SAMARINDA, VIDETIMES.com – DPRD Kota Samarinda menyoroti kembalinya aktivitas di Big Mall pasca insiden kebakaran yang terjadi pada 3 Juni 2025. Ketua Komisi III DPRD Samarinda, Deni Hakim Anwar, mengaku belum menerima laporan resmi terkait hasil investigasi penyebab kebakaran, yang sempat melumpuhkan pusat perbelanjaan terbesar di Kota Tepian itu.

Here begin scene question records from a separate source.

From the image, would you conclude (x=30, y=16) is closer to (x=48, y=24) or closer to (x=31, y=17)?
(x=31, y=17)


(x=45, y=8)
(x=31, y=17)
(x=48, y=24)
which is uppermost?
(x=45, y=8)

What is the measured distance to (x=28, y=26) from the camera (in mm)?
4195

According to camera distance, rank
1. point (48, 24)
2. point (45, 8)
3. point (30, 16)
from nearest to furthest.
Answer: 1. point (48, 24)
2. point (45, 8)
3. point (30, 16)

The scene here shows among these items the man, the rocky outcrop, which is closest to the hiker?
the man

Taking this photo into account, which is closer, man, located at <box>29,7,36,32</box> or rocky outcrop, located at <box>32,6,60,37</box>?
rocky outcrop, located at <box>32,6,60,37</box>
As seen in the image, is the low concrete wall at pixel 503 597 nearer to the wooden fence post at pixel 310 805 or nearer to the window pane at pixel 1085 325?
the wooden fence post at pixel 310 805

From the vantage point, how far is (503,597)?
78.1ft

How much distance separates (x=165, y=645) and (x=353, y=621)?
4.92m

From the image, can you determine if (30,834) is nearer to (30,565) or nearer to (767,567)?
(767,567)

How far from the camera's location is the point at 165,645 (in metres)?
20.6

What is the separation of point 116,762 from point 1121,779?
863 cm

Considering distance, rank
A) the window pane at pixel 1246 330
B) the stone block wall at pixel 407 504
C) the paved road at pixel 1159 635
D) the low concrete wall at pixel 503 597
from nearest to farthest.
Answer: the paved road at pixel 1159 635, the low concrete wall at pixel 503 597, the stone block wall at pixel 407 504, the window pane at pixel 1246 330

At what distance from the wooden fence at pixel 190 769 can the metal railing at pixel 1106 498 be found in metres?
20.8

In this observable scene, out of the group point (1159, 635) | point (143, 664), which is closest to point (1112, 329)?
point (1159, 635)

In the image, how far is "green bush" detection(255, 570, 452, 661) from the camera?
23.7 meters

“Belum ada update info terkini. Kami masih menunggu hasil investigasi yang resmi,” ujar Deni saat ditemui di Gedung DPRD Samarinda (18/6/2025).
Ia juga mempertanyakan status operasional Big Mall saat ini. Menurutnya, belum jelas apakah seluruh area telah dibuka kembali atau hanya bagian tertentu yang dianggap aman dari dampak kebakaran.
“Setahu saya, area yang terdampak belum sepenuhnya selesai diperbaiki. Tapi mall sudah kembali beroperasi. Ini perlu penjelasan,” ucapnya.
Deni menekankan bahwa pembukaan kembali mall seharusnya mengedepankan aspek keselamatan publik. Ia mendesak agar area yang terdampak benar-benar diisolasi hingga proses pemulihan rampung.
Tak hanya itu, Deni juga menyoroti lemahnya sistem keamanan gedung saat insiden terjadi. Ia menilai alat pemadam otomatis seperti sprinkler dan hydrant tidak bekerja optimal, bahkan cenderung gagal fungsi.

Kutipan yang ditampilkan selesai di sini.